Den um 1300 verfaßten Gesta Treverorum6) und seiner ausführlichen, im 14. Jahrhundert entstandenen Vita zufolge war der aus dem kleinen Hunsrückdorf Womrath stammende Knabe Werner in Oberwesel im Jahr 1287 von Juden grausam umgebracht worden: Im Keller eines jüdischen Hauses soll er kopfüber an einer Säule festgebunden, gemartert und drei Tage lang (von Karfreitag bis Ostersonntag7) hängen gelassen worden sein. Die geschändete Leiche wurde in der folgenden Nacht in der Nähe von Bacharach in einen Bach geworfen, unter wundersamen Erscheinungen aufgefunden, nach Bacharach gebracht und in der Kunibertkapelle, der späteren Wernerkapelle bestattet.
Ganz im Gegensatz zu Bacharach entwickelte sich in Oberwesel keine ausgeprägte Wallfahrt zu dem rasch als "jungfräulichen" Märtyrer verehrten Knaben, obwohl kurz vor 1300 über der Stelle der vermeintlichen Greueltat ein Heilig-Geist-Hospital mit zweigeschossiger Kapelle errichtet wurde8). In ihrem Obergeschoß wurde Kirchenbesuchern und Pilgern die erstmals 1426 erwähnte hölzerne Martersäule gezeigt, im Untergeschoß die Stelle der Marter. Möglicherweise sind die Anbringung der überlieferten Inschrift(en), ihre Abfassung in der Volkssprache sowie der zusätzliche Schutz der Martersäule9) auf eine erhebliche Zunahme der Besucher und Wallfahrer ab der Mitte des 16. Jahrhunderts zurückzuführen - wohl eine Reaktion auf die 1558 erfolgte Einführung der Reformation in Bacharach. Dennoch scheint sich in Oberwesel der Werner-Kult erst im Verlauf des 17. und 18. Jahrhunderts fest etabliert zu haben10). Der weithin verehrte Volksheilige wurde trotz mehrfacher Kanonisierungsversuche offiziell nie heiliggesprochen, und sein erst 1761 in den Heiligenkalender des Bistums Trier aufgenommener Festtag wurde 1963 wieder gestrichen11).

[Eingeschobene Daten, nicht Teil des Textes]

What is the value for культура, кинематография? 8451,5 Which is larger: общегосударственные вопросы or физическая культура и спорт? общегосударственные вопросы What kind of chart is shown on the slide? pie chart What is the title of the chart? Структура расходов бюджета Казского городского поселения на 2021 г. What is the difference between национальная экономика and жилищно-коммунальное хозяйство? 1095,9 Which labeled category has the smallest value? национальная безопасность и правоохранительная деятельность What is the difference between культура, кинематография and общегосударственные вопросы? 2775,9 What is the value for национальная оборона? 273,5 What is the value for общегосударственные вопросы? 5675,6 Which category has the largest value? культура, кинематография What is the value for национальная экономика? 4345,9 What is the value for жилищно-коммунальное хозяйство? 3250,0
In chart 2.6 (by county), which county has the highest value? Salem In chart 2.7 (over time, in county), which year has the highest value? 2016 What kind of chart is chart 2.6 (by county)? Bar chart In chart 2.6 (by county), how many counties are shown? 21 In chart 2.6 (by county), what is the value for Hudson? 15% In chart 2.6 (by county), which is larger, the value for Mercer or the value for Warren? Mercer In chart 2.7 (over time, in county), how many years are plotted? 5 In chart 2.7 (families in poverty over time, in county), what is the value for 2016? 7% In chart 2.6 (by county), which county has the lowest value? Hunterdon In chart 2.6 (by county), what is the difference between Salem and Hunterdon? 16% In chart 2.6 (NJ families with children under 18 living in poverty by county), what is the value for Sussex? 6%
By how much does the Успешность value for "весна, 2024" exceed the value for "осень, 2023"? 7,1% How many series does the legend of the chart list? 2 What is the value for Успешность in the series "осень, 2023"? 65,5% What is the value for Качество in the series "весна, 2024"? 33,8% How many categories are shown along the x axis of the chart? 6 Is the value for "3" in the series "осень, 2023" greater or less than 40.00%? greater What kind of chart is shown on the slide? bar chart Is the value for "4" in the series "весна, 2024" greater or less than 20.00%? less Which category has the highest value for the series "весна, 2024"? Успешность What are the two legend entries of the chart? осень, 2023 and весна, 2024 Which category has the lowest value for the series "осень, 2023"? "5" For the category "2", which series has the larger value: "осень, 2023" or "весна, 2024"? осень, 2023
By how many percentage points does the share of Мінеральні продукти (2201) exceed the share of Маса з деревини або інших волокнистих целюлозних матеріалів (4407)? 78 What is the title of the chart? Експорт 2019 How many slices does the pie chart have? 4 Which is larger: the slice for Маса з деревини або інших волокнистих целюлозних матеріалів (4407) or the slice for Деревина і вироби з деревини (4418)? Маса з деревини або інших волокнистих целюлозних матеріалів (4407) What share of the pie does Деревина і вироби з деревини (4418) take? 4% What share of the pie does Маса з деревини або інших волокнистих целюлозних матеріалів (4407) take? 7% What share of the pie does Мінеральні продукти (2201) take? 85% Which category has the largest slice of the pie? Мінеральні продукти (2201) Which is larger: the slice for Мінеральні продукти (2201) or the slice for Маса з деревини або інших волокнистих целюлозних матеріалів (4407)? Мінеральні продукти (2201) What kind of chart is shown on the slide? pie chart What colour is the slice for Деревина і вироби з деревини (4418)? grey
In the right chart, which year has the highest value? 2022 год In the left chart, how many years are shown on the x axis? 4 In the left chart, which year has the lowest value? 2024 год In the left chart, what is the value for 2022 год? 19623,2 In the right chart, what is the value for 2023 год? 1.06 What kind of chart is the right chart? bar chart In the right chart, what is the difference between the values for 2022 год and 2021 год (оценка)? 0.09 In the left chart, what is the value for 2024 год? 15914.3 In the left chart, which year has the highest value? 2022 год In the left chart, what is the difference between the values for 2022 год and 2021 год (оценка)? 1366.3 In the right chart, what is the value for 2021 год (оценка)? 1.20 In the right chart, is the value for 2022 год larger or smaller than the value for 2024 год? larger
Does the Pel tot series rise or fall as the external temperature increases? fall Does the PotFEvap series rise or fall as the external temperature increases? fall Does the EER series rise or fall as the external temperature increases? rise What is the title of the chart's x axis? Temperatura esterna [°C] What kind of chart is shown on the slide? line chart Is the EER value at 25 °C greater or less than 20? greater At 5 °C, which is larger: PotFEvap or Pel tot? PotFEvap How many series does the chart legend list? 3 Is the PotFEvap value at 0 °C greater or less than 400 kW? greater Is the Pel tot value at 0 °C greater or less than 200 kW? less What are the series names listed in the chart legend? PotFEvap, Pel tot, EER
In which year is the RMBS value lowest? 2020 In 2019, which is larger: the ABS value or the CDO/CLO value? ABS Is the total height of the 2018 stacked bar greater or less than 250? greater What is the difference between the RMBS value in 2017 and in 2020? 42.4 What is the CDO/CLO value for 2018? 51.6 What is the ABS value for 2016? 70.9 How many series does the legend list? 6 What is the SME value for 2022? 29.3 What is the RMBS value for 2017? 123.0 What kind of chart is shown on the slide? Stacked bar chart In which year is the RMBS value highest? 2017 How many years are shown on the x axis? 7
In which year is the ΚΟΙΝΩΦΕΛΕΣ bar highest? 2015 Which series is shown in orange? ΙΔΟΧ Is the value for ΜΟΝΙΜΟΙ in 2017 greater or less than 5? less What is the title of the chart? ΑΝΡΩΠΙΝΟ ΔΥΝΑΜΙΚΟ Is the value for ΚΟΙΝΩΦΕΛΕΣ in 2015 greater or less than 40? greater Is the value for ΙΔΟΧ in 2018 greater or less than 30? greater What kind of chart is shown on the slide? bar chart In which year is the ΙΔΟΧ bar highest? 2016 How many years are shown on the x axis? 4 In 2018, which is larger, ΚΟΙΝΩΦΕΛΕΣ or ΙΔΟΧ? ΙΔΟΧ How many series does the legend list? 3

Die neuere Forschung12) sieht in den Vorgängen um den vermeintlichen Märtyrer eine im Zusammenhang mit den mittelrheinischen Judenverfolgungen der zweiten Hälfte des 13. Jahrhunderts entstandene antijüdische Ritualmordlegende, die sich rasch verbreitete und am Mittelrhein, an der Mosel und im niederrheinischen Raum zahlreiche weitere Judenpogrome auslöste.